BEIJING, Feb. 5 -- China's consumer market boomed during the first days of the Lunar New Year holiday despite falling luxury gift sales, according to the Ministry of Commerce (MOC) on Wednesday.
In the first four days of the week-long Spring Festival holiday, the most important traditional holiday in China, consumer market sales expanded steadily and quickly, the MOC said in a statement on its website.
Without giving nationwide figures, the MOC said consumer market sales in the cities of Beijing and Chengdu had risen by 9.2 percent and 13 percent year on year respectively. According to the MOC, sales in Shaanxi, Anhui and Henan provinces grew by 14.3 percent, 11.2 percent and 10.4 percent respectively.
Online business and the catering, tourism and entertainment sectors have also prospered during the holiday, according to the MOC.
China's consumer market has boomed in spite of falling sales of luxury goods purchased as new year gifts, according to the MOC.

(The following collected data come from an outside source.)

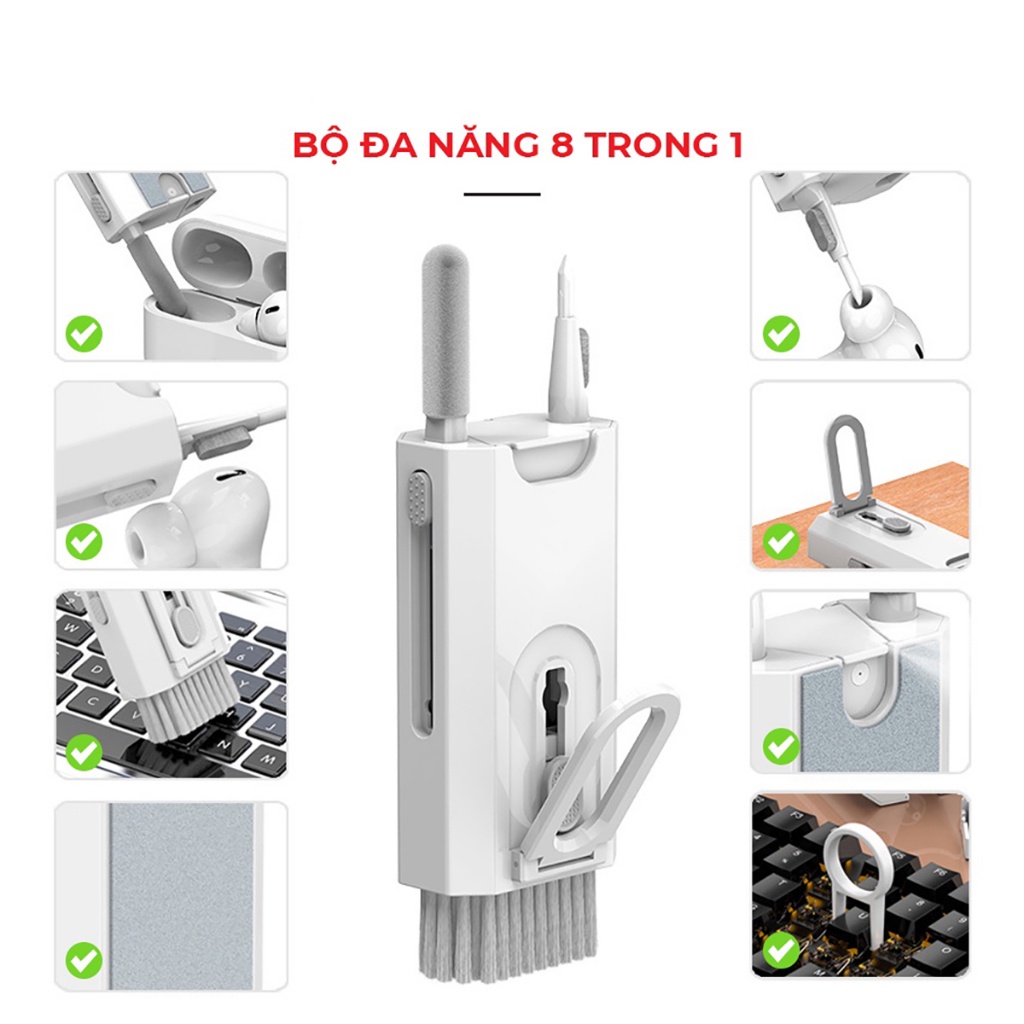 BỘ ĐA NĂNG 8 TRONG 1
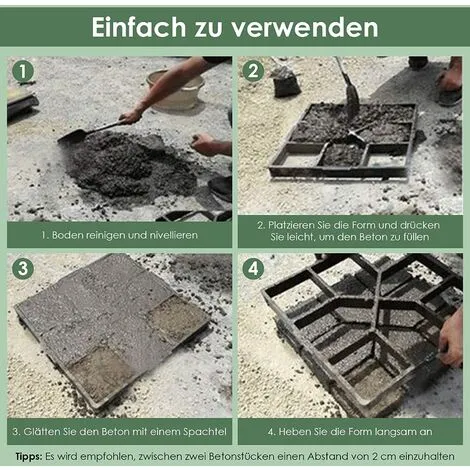 Einfach zu verwenden

1

1. Boden reinigen und nivellieren

2

2. Platzieren Sie die Form und drücken Sie leicht, um den Beton zu füllen

3

3. Glätten Sie den Beton mit einem Spachtel

4

4. Heben Sie die Form langsam an

Tipps: Es wird empfohlen, zwischen zwei Betonstücken einen Abstand von 2 cm einzuhalten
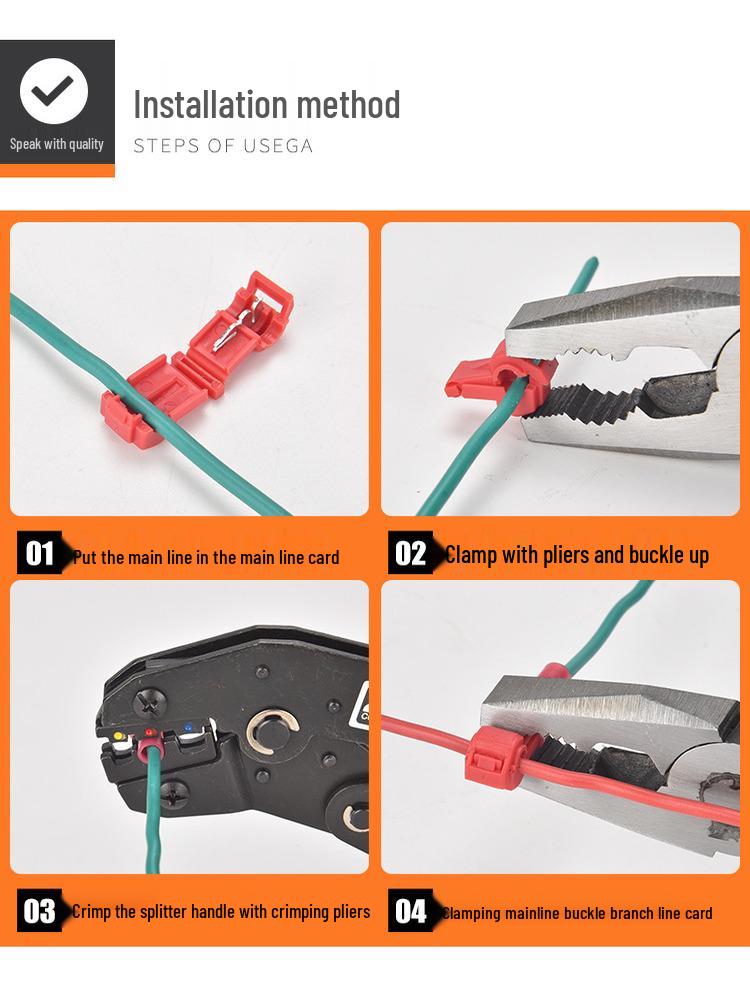 Speak with quality

Installation method

STEPS OF USEGA

01 Put the main line in the main line card

02 Clamp with pliers and buckle up

03 Crimp the splitter handle with crimping pliers

04 Clamping mainline buckle branch line card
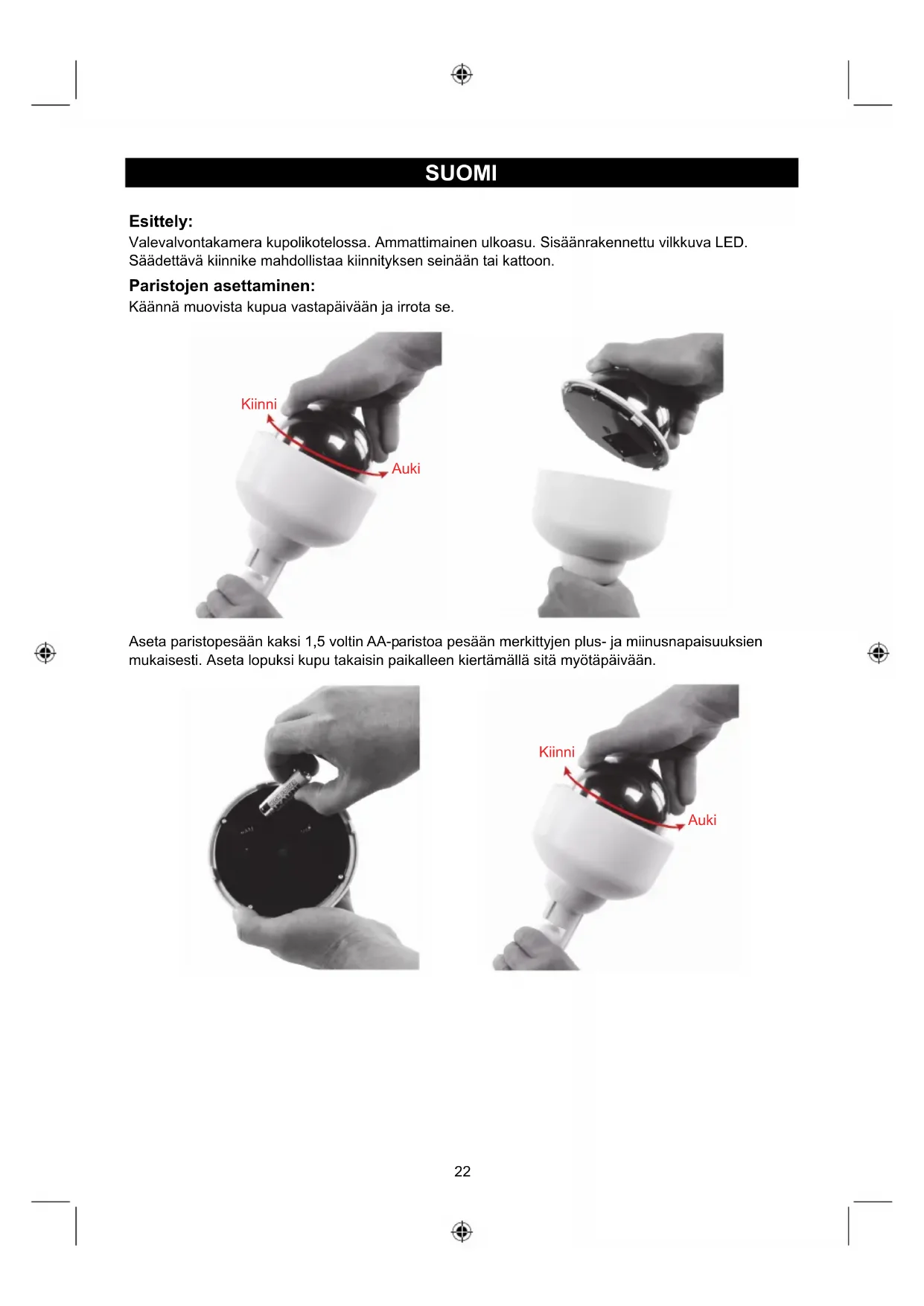 SUOMI

Esittely:
Valevalvontakamera kupolikotelossa. Ammattimainen ulkoasu. Sisäänrakennettu vilkkuva LED. Säädettävä kiinnike mahdollistaa kiinnityksen seinään tai kattoon.

Paristojen asettaminen:
Käännä muovista kupua vastapäivään ja irrota se.

Kiinni
Auki

Aseta paristopesään kaksi 1,5 voltin AA-paristoa pesään merkittyjen plus- ja miinusnapaisuuksien mukaisesti. Aseta lopuksi kupu takaisin paikalleen kiertämällä sitä myötäpäivään.

Kiinni
Auki

22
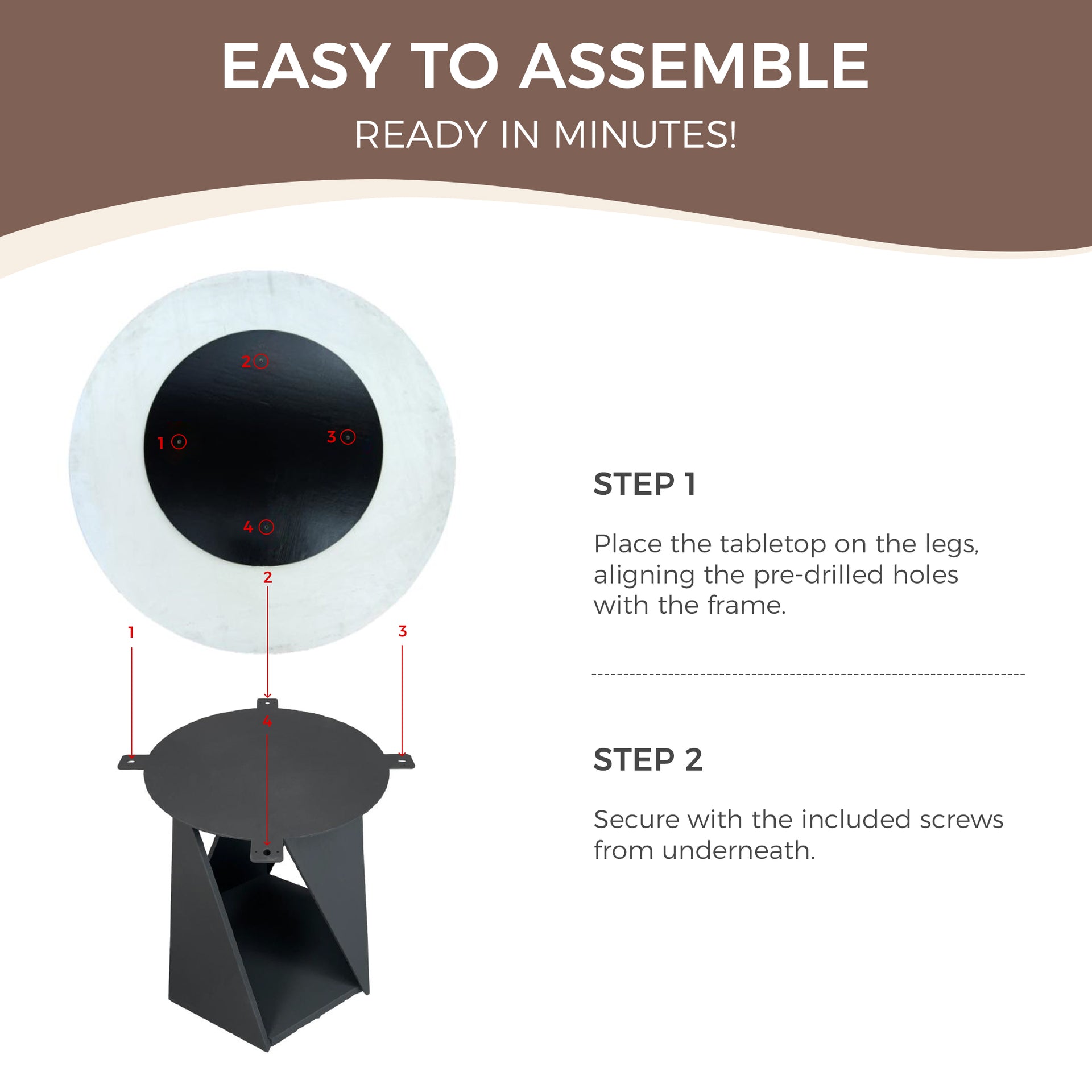 EASY TO ASSEMBLE

READY IN MINUTES!

2

1

3

4

2

1

3

4

STEP 1

Place the tabletop on the legs, aligning the pre-drilled holes with the frame.

STEP 2

Secure with the included screws from underneath.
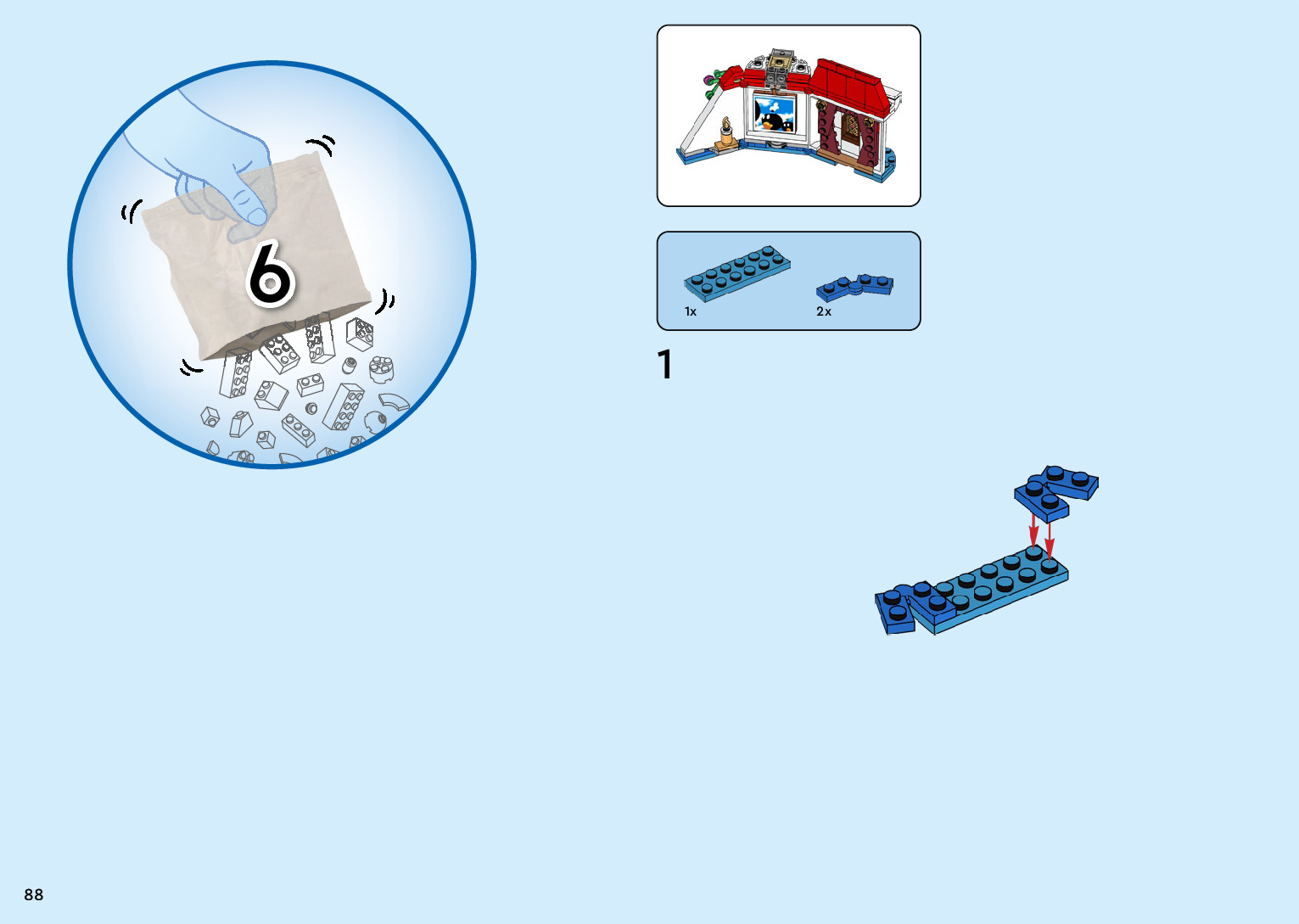 6

1x

2x

1

88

Sales of luxury gifts such as expensive alcoholic beverages and rare seafood, which are sometimes sent as gifts to officials during the holiday, have fallen sharply. Experts have viewed the drop as a direct result of the central government's anti-graft and frugality campaign.
In Fuzhou, capital city of the prosperous east coast province of Fujian, a dozen shopping malls saw sales of luxury alcoholic beverages fall by 70 percent year on year in the first four days of the holiday, and sales of rare seafood were down by 50 percent, while sales of ordinary goods went up in general, said the MOC.